● DATA FOR THIS EXERCISE
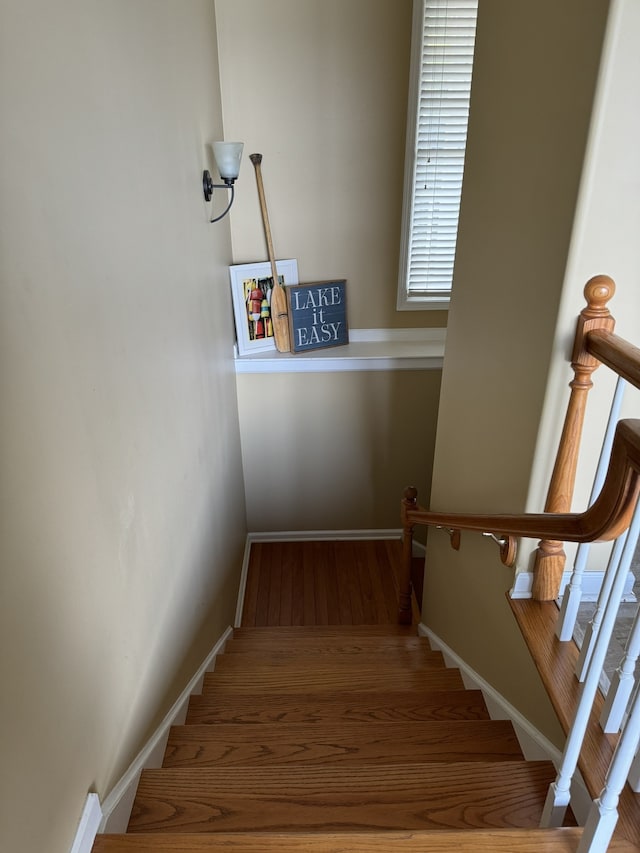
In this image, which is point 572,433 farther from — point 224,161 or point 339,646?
point 224,161

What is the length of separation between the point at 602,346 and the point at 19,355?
1.12 metres

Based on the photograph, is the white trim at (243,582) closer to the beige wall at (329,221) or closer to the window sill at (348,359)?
the beige wall at (329,221)

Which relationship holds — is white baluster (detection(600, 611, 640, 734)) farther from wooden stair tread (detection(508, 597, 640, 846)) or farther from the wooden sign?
the wooden sign

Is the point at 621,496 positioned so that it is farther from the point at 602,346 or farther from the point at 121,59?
the point at 121,59

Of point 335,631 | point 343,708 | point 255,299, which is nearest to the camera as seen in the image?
point 343,708

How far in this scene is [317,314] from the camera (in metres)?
3.36

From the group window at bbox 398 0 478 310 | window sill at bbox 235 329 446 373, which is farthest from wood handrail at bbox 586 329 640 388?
window sill at bbox 235 329 446 373

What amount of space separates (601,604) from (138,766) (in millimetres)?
1168

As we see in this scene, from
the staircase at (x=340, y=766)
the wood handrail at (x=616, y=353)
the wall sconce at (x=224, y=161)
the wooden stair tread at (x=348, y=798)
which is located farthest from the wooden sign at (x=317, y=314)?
the wooden stair tread at (x=348, y=798)

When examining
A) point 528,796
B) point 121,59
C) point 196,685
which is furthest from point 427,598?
point 121,59

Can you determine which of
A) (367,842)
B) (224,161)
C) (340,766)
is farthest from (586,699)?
(224,161)

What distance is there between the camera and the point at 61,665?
3.54 ft

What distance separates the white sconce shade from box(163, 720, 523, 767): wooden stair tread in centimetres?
206

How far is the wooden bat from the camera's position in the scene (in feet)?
10.2
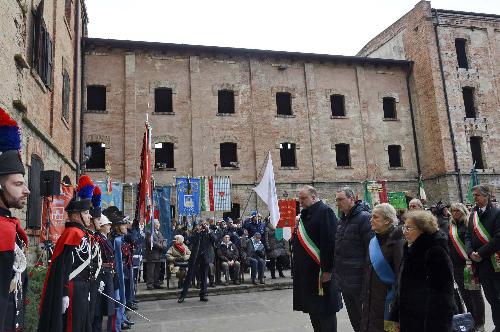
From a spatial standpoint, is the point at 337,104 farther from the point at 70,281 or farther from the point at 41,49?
the point at 70,281

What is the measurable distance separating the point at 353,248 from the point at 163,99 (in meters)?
19.0

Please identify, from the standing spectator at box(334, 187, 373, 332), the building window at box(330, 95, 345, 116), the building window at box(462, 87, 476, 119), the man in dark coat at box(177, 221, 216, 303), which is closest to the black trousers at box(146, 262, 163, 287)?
the man in dark coat at box(177, 221, 216, 303)

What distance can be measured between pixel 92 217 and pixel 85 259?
3.17ft

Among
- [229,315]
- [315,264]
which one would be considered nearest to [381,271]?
[315,264]

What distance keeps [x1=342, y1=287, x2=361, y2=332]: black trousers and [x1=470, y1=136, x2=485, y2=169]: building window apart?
76.4ft

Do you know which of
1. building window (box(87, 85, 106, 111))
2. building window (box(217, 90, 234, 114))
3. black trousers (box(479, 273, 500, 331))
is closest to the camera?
black trousers (box(479, 273, 500, 331))

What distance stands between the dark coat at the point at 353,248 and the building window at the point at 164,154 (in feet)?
57.0

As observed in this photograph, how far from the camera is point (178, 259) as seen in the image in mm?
13109

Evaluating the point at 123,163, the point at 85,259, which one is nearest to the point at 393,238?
the point at 85,259

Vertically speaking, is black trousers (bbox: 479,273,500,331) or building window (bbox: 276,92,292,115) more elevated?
building window (bbox: 276,92,292,115)

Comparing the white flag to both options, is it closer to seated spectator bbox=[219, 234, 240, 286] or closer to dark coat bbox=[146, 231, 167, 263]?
seated spectator bbox=[219, 234, 240, 286]

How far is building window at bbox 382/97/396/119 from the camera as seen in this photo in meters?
26.1

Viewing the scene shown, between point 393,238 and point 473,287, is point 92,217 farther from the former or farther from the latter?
point 473,287

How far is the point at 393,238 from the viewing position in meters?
4.36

● EXERCISE GOAL
Copy out all of the rows above, swapping each "wood handrail" for "wooden railing" and leaving everything else unchanged. Leave out the pictures.

● FULL SOLUTION
In this image, which is point 572,433 farther from — point 224,161 or point 339,646?
point 224,161

What is the length of separation between the point at 602,346 and the point at 19,355?
1.12 metres

Based on the photograph, is the white trim at (243,582) closer to the beige wall at (329,221) or closer to the window sill at (348,359)?
the beige wall at (329,221)

Which relationship holds — is white baluster (detection(600, 611, 640, 734)) farther from wooden stair tread (detection(508, 597, 640, 846)) or farther from the wooden sign?
the wooden sign

Is the point at 621,496 positioned so that it is farther from the point at 602,346 or farther from the point at 121,59?
the point at 121,59

Of point 335,631 | point 343,708 | point 255,299, which is nearest to the camera as seen in the image?
point 343,708

How far in this scene is [317,314] from the camera (in metres)?
3.36

From the group window at bbox 398 0 478 310 | window sill at bbox 235 329 446 373, which is farthest from wooden railing at bbox 586 329 640 388?
window sill at bbox 235 329 446 373

What amount of space separates (601,604) from (138,766) (in millimetres)?
1168

As we see in this scene, from
the staircase at (x=340, y=766)
the wooden railing at (x=616, y=353)
the wall sconce at (x=224, y=161)
the wooden stair tread at (x=348, y=798)
which is located farthest from the wooden sign at (x=317, y=314)?
the wooden stair tread at (x=348, y=798)

When examining
A) point 528,796
B) point 121,59
C) point 196,685
which is furthest from point 427,598?
point 121,59

Can you determine which of
A) (367,842)
B) (224,161)
C) (340,766)
is farthest from (586,699)?
(224,161)

What distance is there between the camera and the point at 61,665?
3.54 ft

What distance separates the white sconce shade from box(163, 720, 523, 767): wooden stair tread in centimetres?
206

How far is the wooden bat from the camera's position in the scene (in feet)?
10.2
From a spatial standpoint, is the point at 337,104 farther from the point at 70,281 or farther from the point at 41,49?
the point at 70,281

What is the measurable distance separating the point at 353,248 from the point at 163,99 (in meters)?
19.0

Please identify, from the standing spectator at box(334, 187, 373, 332), the building window at box(330, 95, 345, 116), the building window at box(462, 87, 476, 119), the man in dark coat at box(177, 221, 216, 303), which is closest to the black trousers at box(146, 262, 163, 287)?
the man in dark coat at box(177, 221, 216, 303)

What distance can be measured between pixel 92 217 and pixel 85 259?
3.17ft

Among
- [229,315]
- [315,264]
which one would be considered nearest to [381,271]?
[315,264]

What distance keeps [x1=342, y1=287, x2=361, y2=332]: black trousers and [x1=470, y1=136, x2=485, y2=169]: building window apart?
76.4ft

Do you know which of
1. building window (box(87, 85, 106, 111))
2. building window (box(217, 90, 234, 114))
3. black trousers (box(479, 273, 500, 331))
is closest to the camera?
black trousers (box(479, 273, 500, 331))

What distance stands between the dark coat at the point at 353,248 and the building window at the point at 164,154 (in feet)?
57.0

As observed in this photograph, how far from the camera is point (178, 259) as seen in the image in mm?
13109

Evaluating the point at 123,163, the point at 85,259, which one is nearest to the point at 393,238?
the point at 85,259

Vertically speaking, is black trousers (bbox: 479,273,500,331) or building window (bbox: 276,92,292,115) more elevated?
building window (bbox: 276,92,292,115)

Comparing the white flag to both options, is it closer to seated spectator bbox=[219, 234, 240, 286] or closer to dark coat bbox=[146, 231, 167, 263]?
seated spectator bbox=[219, 234, 240, 286]

How far is building window at bbox 382/97/396/119 from the camera as seen in this photo in meters?
26.1

Viewing the scene shown, between point 393,238 and point 473,287, is point 92,217 farther from the former or farther from the latter?
point 473,287

How far is the point at 393,238 from the viewing position in meters?
4.36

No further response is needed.